Lo más preocupante es que hemos empezado a aceptar como normal algo que nunca debería parecernos normal. Personas que trabajan todos los días, cumplen con sus responsabilidades y, aun así, apenas llegan a fin de mes después de pagar la vivienda. Una sociedad no puede conformarse con que trabajar sirva únicamente para sobrevivir. Trabajar debería permitirnos vivir con dignidad y construir un proyecto de vida.

Los datos oficiales llevan tiempo confirmando lo que millones de personas ya saben porque lo viven cada día: acceder a una vivienda digna se ha convertido en uno de los grandes desafíos de nuestro país. Pero las cifras solo cuentan una parte de la historia. La otra se vive en silencio, detrás de la puerta de miles de hogares.

Mientras el problema lo sufre otro, pensamos que es un problema suyo. Cuando llama a nuestra puerta, descubrimos que, en realidad, era un problema de todos.

Porque el verdadero problema no empieza cuando alguien no encuentra una casa.

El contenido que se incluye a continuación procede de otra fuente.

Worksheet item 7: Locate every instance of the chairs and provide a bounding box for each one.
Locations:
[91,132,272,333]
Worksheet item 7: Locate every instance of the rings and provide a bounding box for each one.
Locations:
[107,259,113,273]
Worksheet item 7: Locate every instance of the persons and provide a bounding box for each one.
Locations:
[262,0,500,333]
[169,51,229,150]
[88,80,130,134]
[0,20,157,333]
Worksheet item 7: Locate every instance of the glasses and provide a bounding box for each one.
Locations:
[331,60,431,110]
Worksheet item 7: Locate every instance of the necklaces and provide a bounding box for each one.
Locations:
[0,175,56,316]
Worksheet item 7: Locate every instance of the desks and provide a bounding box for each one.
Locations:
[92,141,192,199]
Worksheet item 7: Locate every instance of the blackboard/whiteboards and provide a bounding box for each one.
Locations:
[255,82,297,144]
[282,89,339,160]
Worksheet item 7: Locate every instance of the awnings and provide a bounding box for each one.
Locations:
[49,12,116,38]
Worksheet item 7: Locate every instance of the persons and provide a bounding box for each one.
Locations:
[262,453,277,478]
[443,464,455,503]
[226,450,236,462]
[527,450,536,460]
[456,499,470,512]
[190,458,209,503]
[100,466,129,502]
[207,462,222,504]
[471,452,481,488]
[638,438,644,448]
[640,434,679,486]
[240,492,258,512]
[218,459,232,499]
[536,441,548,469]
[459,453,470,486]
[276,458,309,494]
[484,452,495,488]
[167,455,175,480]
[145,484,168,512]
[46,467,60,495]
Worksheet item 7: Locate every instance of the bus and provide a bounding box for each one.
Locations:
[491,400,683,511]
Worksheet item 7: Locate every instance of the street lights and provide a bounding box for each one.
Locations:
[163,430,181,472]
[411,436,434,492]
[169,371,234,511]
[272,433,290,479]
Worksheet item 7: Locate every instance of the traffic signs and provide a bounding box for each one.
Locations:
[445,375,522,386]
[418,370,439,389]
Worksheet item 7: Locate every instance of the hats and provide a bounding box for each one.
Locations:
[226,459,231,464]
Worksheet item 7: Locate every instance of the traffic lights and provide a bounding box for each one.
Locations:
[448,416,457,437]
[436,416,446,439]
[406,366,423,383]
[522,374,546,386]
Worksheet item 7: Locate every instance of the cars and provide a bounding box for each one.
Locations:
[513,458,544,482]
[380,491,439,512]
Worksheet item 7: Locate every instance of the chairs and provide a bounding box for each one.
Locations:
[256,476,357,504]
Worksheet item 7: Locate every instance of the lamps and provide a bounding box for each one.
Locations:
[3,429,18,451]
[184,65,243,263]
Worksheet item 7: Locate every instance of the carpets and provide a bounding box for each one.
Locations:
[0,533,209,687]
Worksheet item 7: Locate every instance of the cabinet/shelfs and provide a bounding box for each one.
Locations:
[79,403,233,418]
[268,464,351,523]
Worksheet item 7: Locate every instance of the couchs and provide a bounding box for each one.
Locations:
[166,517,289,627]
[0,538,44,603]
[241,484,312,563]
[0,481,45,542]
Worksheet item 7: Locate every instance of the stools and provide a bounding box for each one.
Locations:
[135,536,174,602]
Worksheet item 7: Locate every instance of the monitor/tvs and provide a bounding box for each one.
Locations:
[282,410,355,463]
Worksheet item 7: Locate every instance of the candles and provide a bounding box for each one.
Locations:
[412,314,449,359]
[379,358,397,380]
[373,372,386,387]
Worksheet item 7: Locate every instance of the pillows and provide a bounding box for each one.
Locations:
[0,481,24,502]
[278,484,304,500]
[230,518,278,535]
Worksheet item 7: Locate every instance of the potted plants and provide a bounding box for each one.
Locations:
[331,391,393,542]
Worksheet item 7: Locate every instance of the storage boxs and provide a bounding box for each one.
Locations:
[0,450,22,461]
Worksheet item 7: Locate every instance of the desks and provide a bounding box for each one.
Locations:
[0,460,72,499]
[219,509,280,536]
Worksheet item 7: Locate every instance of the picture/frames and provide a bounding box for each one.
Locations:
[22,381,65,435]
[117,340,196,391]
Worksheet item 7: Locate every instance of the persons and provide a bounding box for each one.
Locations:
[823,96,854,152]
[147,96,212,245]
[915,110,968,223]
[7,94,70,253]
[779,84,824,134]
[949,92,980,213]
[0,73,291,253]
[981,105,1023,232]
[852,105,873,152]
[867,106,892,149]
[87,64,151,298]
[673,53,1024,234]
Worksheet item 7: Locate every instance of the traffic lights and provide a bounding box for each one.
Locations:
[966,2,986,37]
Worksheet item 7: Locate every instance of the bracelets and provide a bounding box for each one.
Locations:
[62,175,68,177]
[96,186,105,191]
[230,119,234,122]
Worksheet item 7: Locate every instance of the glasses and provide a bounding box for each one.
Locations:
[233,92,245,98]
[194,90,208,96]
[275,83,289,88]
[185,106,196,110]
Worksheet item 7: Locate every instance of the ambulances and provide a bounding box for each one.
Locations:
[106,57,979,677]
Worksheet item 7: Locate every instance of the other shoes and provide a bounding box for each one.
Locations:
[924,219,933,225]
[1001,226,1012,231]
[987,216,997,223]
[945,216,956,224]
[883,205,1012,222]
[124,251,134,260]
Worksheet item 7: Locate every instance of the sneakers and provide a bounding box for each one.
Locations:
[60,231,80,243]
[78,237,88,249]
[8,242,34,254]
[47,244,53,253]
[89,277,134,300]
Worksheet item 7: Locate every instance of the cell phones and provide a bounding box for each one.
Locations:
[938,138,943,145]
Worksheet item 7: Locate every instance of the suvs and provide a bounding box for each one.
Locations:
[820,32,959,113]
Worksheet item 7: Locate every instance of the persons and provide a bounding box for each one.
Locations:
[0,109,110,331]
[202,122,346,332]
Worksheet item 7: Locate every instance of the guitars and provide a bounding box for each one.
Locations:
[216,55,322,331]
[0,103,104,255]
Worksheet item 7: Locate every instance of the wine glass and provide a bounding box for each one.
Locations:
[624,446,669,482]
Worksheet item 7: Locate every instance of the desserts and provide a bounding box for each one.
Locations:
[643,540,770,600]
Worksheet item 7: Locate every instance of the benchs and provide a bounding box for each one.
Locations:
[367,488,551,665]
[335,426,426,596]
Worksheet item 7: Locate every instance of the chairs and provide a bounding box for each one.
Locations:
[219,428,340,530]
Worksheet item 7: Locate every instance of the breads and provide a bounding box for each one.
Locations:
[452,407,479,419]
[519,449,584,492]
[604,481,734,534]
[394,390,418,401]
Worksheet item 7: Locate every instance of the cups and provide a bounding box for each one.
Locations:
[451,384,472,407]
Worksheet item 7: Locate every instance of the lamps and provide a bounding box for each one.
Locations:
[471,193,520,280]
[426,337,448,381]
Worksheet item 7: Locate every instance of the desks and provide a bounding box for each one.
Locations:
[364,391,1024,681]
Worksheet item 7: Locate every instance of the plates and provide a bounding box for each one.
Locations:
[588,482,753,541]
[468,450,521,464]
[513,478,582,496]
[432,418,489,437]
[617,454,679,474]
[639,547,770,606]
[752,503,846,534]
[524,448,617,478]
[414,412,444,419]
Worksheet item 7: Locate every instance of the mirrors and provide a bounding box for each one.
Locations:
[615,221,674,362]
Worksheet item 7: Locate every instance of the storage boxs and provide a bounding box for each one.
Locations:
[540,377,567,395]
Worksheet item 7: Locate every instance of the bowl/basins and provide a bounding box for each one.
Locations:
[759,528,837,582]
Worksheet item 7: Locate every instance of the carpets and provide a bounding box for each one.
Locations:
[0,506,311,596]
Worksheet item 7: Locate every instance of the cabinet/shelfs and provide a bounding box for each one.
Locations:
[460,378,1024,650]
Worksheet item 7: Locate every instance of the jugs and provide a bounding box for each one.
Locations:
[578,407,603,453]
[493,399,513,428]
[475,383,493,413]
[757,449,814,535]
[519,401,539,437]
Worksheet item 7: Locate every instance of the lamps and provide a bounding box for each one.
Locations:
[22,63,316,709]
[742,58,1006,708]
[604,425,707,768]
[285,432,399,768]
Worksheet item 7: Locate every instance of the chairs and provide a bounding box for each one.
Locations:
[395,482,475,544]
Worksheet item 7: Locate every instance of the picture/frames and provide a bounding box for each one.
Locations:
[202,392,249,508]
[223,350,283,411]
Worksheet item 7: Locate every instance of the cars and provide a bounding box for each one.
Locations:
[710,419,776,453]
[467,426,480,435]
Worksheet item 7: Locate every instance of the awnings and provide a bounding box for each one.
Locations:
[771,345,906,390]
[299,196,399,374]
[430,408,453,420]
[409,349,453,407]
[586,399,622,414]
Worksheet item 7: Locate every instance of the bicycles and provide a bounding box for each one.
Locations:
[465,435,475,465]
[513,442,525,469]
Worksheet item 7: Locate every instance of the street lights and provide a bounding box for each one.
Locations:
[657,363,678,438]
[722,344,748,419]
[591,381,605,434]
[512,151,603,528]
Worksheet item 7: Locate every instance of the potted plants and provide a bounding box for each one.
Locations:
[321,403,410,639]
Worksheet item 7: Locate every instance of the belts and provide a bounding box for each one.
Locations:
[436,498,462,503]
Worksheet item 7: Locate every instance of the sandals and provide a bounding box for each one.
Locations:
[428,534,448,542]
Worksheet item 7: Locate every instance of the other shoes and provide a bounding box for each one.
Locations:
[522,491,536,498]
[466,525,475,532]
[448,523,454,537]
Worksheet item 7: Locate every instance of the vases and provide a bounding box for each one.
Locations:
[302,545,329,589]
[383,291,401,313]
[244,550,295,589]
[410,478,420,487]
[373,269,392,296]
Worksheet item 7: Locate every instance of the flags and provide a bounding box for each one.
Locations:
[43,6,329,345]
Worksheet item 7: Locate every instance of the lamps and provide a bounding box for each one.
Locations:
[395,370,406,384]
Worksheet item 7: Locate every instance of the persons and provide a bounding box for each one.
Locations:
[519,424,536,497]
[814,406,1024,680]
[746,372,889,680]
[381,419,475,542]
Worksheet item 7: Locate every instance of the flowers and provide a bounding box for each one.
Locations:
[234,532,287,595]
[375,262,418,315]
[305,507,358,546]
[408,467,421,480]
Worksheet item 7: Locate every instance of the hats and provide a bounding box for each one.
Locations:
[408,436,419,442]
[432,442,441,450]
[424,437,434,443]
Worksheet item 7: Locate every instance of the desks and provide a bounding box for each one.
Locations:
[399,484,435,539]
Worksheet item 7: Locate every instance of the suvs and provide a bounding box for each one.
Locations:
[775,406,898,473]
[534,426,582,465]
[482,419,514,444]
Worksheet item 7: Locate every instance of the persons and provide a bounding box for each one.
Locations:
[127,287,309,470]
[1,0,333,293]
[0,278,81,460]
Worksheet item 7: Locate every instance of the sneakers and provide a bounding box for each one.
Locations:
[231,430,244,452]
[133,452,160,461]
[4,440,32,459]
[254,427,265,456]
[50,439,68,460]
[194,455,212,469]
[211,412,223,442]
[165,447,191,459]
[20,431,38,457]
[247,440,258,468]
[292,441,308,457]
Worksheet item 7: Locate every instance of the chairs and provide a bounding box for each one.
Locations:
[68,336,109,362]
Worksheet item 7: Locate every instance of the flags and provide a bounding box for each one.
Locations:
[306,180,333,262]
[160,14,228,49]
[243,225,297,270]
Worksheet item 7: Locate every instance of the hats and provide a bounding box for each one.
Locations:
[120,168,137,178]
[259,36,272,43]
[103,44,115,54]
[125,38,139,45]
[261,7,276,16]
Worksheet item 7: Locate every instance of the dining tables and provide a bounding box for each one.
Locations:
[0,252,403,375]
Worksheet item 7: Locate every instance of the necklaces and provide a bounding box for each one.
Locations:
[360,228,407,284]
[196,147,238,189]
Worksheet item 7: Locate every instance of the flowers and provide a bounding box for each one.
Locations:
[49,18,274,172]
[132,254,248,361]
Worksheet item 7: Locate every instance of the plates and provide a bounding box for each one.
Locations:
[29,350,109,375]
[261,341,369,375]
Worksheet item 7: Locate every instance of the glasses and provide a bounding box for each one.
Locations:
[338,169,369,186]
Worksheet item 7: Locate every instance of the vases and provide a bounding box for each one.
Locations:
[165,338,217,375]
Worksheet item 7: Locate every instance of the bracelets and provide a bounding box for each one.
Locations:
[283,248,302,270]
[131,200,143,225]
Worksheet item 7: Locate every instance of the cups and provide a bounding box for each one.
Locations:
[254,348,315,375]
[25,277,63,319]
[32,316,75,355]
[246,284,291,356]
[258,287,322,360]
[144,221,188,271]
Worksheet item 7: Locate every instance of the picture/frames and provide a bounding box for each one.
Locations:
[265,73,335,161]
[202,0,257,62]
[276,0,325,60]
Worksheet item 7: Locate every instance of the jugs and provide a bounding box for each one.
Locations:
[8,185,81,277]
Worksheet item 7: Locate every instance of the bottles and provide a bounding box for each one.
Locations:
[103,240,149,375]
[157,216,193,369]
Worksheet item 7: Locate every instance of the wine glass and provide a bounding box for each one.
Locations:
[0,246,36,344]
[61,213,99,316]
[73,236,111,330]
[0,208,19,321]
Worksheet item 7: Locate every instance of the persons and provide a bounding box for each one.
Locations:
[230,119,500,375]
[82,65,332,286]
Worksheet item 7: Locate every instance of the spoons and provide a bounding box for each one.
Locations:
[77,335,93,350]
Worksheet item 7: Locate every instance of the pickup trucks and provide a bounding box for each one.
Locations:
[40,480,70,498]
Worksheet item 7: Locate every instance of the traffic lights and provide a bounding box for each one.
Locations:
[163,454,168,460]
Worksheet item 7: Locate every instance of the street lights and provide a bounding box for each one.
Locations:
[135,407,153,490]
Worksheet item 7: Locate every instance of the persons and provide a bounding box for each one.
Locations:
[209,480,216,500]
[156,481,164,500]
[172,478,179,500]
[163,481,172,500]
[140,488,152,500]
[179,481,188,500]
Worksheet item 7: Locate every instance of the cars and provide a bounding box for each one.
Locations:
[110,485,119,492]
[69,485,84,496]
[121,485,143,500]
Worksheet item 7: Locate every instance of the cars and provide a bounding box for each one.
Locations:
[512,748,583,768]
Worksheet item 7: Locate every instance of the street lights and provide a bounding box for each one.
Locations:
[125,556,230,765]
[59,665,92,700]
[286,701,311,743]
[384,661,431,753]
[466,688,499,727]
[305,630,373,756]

Empieza cuando esa dificultad condiciona las decisiones más importantes de nuestra vida: cuándo independizarnos, cuándo vivir en pareja, cuándo tener hijos o incluso cuándo separarnos en función de si podemos permitirnos un hogar. Cuando algo tan básico condiciona decisiones tan personales, deja de ser un problema de vivienda para convertirse también en un problema de libertad.

Lo que empieza en la puerta de una casa acaba llegando a toda la sociedad.

Por eso ya no hablamos solo de jóvenes que retrasan su emancipación o de parejas que aplazan sus proyectos. Hablamos también de matrimonios que continúan conviviendo porque no pueden asumir dos viviendas. De barrios que pierden a vecinos de toda la vida. De profesionales que rechazan un empleo porque no encuentran dónde vivir. De empresas que necesitan trabajadores y no consiguen incorporarlos. De familias que viven con la incertidumbre permanente de no saber si podrán seguir en su casa unos meses más. Y de una salud mental que también se resiente cuando la estabilidad desaparece.

La vivienda ha dejado de ser un problema individual para convertirse en un problema colectivo. Nos afecta aunque hoy pensemos que no va con nosotros. Porque termina influyendo en el empleo, en la igualdad de oportunidades, en la convivencia, en el cuidado de nuestros mayores y en el futuro de nuestros hijos.

Además, cada vez marca más la diferencia entre quienes pueden construir un proyecto de vida con tranquilidad y quienes empiezan esa misma carrera con una enorme desventaja. Hay jóvenes cuyos padres pueden cederles una vivienda o ayudarles a acceder a ella. Otros tienen que destinar más de la mitad de su sueldo al alquiler o a la hipoteca desde el primer día. No todos partimos del mismo lugar. Y esa diferencia condiciona cada vez más las oportunidades de toda una generación.

Quizá lo más peligroso no sea el precio de la vivienda ni la falta de oferta. Quizá lo más peligroso sea que terminemos acostumbrándonos. Que aceptemos como inevitable que nuestros hijos se independicen diez o quince años más tarde que nosotros. Que trabajar no garantice poder vivir con tranquilidad. Que compartir vivienda por necesidad deje de parecernos una excepción.

Lo más peligroso no es solo que exista este problema. Lo más peligroso es que acabemos acostumbrándonos a él. Que dejemos de sorprendernos cuando una persona tiene que renunciar a sus planes porque no encuentra un hogar. El día que eso nos parezca normal, habremos dado un paso muy preocupante como sociedad.

No estamos viendo una simple grieta en la pared. Estamos viendo cómo empiezan a agrietarse los cimientos sobre los que una sociedad construye su vida.

Eso sí es una prioridad nacional.

Todavía estamos a tiempo de desactivar esta bomba de relojería. Porque los grandes problemas sociales terminan siendo profundamente humanos.

La verdadera pregunta es si seremos capaces. ¿Tú qué crees?